Curvature of optimal transport with respect to the cost and applications to inverse optimal transport
Gabriel Peyr\'e, Clarice Poon, Oscar Tron

TL;DR
This paper investigates the inverse optimal transport problem, revealing how regularity of marginals affects the problem's structure, and establishes conditions for local identifiability and stability, especially for bilinear costs.
Contribution
It characterizes the curvature of the inverse optimal transport functional in continuous settings, proving local identifiability and stability results, and analyzing the case of structured bilinear costs.
Findings
Non-degeneracy of the second variation yields strict curvature in continuous transport.
Ground costs with bilinear parametrizations are identifiable from a single optimal coupling.
Regularity of marginals ensures stability and local invertibility in inverse optimal transport.
Abstract
We study the inverse optimal transport problem of recovering the ground cost from an optimal transport plan.

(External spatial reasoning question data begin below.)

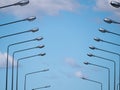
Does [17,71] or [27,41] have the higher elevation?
[27,41]

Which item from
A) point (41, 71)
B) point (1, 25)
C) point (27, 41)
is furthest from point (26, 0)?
point (41, 71)

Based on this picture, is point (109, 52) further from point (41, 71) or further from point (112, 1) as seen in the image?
point (112, 1)

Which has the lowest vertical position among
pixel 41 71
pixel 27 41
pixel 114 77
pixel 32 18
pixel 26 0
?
pixel 41 71

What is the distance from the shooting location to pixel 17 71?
64625 millimetres

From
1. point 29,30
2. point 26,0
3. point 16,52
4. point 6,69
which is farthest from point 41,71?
point 26,0

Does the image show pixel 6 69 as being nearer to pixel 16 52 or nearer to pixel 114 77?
pixel 16 52

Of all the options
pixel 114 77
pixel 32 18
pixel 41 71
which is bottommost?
pixel 41 71

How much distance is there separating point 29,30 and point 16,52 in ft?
41.2

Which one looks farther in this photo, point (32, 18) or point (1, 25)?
point (1, 25)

In discrete settings, this problem reduces to inverse linear programming and is intrinsically ill-posed, exhibiting non-identifiability and flat directions. We show that in the continuous setting, the regularity of the marginals fundamentally alters the structure of the inverse problem. Assuming smooth positive densities for the source and target measures, we characterize the second variation of the optimal transport functional with respect to the ground cost in H\"older spaces. In particular, we show that it is non-degenerate modulo the natural transport invariances, yielding a strict curvature property that is absent in discrete transport. As a consequence, we obtain local identifiability and stability results for inverse optimal transport. For the structured family of bilinear…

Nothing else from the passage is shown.